We also need to install a few other things like [NLTK](https://www.nltk.org/).

In [None]:
! pip install nltk --quiet
! python -m nltk.downloader stopwords
! python -m nltk.downloader punkt
! pip install networkx --quiet
! pip install gensim -U --quiet
! pip install python-louvain --quiet
! pip install sklearn --quiet
print("Done.")

In [None]:
# Other imports
import pandas as pd
import pickle
import scipy.sparse as sp
import numpy as np
import networkx as nx
import tqdm
import nltk
import shutil
import os
import json
from sklearn.metrics.pairwise import cosine_similarity
from collections import Counter
from community import community_louvain

## 2. Clean the data

The source material needs some cleaning.

In [None]:
# Source file
df = pd.read_csv(settings['source file'])
df

In [None]:
# Add year column
df['year'] = df.publishdate.apply(lambda x: int(x.split('-')[0]))
print("Done.")

In [None]:
# Create cleaning function
# to fix text error from Infomedia, joining paragraphs with no space
import re
re_html = re.compile('(?:(?:https?://)?www.[^ ]+)|(?:[^ ]+\.com[^ ]+)|(?:[^ ]+\.org[^ ]+)|(?:[^ ]+\.dk[^ ]+)')
re_error = re.compile('(?:(?:[a-zæøå"][\.?!])|(?:[A-Z]{2}[\.?!]))([A-ZÆØÅ0-9])')

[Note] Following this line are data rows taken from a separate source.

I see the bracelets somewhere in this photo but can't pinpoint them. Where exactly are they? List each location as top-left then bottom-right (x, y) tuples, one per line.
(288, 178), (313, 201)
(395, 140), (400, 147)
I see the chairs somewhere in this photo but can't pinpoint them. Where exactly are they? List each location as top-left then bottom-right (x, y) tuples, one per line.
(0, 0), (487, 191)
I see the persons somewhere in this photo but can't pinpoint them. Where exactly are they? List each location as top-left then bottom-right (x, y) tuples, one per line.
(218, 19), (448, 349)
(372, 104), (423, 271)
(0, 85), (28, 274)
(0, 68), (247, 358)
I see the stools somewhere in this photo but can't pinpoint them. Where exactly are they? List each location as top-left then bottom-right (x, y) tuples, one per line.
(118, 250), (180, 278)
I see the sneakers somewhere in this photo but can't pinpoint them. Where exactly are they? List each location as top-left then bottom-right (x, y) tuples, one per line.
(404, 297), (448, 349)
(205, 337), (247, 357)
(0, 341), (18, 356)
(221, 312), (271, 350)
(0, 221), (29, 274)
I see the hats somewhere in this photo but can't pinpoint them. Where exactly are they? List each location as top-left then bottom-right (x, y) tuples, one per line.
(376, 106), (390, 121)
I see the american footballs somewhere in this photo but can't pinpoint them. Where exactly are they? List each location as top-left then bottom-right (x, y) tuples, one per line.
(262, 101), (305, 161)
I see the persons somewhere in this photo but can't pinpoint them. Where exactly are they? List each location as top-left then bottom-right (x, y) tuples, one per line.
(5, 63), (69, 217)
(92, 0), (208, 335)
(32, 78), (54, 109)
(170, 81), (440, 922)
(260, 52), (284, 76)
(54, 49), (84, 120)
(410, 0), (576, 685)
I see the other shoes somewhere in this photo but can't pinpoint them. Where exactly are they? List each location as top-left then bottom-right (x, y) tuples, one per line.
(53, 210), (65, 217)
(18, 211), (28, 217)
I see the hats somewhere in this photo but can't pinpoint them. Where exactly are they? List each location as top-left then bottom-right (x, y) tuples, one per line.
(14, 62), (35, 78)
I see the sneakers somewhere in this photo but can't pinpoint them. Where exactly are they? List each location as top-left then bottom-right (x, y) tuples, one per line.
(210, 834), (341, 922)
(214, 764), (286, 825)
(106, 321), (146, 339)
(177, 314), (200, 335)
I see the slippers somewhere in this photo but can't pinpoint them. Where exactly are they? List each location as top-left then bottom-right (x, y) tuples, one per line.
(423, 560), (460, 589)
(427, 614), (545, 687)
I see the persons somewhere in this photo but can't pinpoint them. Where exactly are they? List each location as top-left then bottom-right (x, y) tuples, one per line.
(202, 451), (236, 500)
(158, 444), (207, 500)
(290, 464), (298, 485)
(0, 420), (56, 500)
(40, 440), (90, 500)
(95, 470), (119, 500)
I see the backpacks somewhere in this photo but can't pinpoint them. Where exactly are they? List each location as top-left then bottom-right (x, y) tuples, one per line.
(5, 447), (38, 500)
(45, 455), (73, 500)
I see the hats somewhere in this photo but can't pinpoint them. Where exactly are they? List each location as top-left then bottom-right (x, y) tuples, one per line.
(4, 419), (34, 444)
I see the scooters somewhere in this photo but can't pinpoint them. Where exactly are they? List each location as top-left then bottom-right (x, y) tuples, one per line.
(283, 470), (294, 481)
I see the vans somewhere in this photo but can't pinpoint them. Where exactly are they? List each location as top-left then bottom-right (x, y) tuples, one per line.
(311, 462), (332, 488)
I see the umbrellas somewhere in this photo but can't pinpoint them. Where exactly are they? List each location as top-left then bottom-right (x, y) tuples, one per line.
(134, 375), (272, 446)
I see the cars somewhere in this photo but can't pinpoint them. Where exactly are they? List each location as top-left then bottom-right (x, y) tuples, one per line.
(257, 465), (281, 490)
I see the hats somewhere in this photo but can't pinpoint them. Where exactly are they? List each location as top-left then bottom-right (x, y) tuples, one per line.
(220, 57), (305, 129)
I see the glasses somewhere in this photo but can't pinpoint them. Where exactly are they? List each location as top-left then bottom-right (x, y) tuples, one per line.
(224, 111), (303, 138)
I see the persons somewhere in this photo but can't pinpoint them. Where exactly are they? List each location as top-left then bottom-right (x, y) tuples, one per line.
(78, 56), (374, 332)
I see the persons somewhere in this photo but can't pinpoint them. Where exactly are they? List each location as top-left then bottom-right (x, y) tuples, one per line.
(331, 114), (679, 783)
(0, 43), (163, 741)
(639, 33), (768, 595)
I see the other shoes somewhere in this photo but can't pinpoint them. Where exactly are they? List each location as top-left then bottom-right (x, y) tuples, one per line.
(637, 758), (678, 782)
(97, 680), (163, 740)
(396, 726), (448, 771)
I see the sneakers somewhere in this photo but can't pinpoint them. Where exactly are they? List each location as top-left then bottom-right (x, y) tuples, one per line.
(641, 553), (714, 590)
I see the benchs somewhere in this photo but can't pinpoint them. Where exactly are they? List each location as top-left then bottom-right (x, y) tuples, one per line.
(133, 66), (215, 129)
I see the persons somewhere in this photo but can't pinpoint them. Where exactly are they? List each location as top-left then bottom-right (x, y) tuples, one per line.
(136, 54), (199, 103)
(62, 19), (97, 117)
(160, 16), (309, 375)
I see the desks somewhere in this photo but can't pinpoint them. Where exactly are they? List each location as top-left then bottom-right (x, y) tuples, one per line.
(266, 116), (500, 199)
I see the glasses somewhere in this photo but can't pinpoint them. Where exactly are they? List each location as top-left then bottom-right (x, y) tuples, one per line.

def clean_text_infomedia_error(text):
    if type(text)!=str:
        return text,[]
    l = re_error.finditer(text)
    indices = [m.start(0) for m in l]
    if len(indices)==0:
        return text,[]
    
    bits = []
    last = 0
    for i in indices:
        loc = list(text[i:i+3])
        dot = 0
        for lo in ['.','!','?']:
            try:
                dot = list(loc).index(lo)
                break
            except:
                pass
        idx = i+dot+1
        bits.append(text[last:idx])
        last = idx
    bits.append(text[last:])
    new_text = ' '.join(bits)
    text = new_text
    # remove links    
    links = re_html.findall(text)
    for link in set(links):
        text = text.replace(link.strip('.'),'LINK')
    # make space between sources
    sources = re.findall('/[^/ ]{1,}/',text)
    for source in sources:
        text = text.replace(source,' %s '%source)
    return text,links



In [None]:
# Test cleaning function (useful for debug and maintenance)
text = df.bodytext.sample(1).iloc[0]
new_text,links = clean_text_infomedia_error(text)
print("Links found (URLs): "+str(new_text.count('LINK')))
print("Clean text: "+new_text)
print("\nDone.")

In [None]:
# Clean the data (with links removed)
Links = []
texts = []
import tqdm
for text in tqdm.tqdm(df.bodytext.values):
    text,links = clean_text_infomedia_error(text)
    texts.append(text)
    Links.append(links)
df['clean_text'] = texts
df['links'] = Links
print("Done.")

In [None]:
# Add heading to full text
full = []
for i,j in df[['heading','clean_text']].fillna('').values:
    full.append(' .\t'.join([i,j]))
df['text'] = full

In [None]:
# Add the links back in
import re
with_links = []
for text,links in df[['text','links']].values:
    if len(links)>0:
        for link in links:
            text = re.sub('LINK',link,text,count=1)
    with_links.append(text)
df['full_text'] = with_links
print("Done.")

In [None]:
# Monitor what the data look like at this stage
df.head(5)

In [None]:
# Save the clean data
df.to_csv('prep 02 - infomedia cleaned data.csv', index=False)

## 3. Tokenize text

In [None]:
# Load the clean data (uncomment if you restart from here)
# df = pd.read_csv('prep 02 - infomedia cleaned data.csv')

In [None]:
# Tokenize text
texts = []
for duid,text in tqdm.tqdm(df[['duid','full_text']].values):
    texts.append((duid,nltk.word_tokenize(text)))
print("Done.")

In [None]:
# Save the tokenized text
pickle.dump(texts,open('prep 03 - infomedia tokenized texts.pkl','wb'))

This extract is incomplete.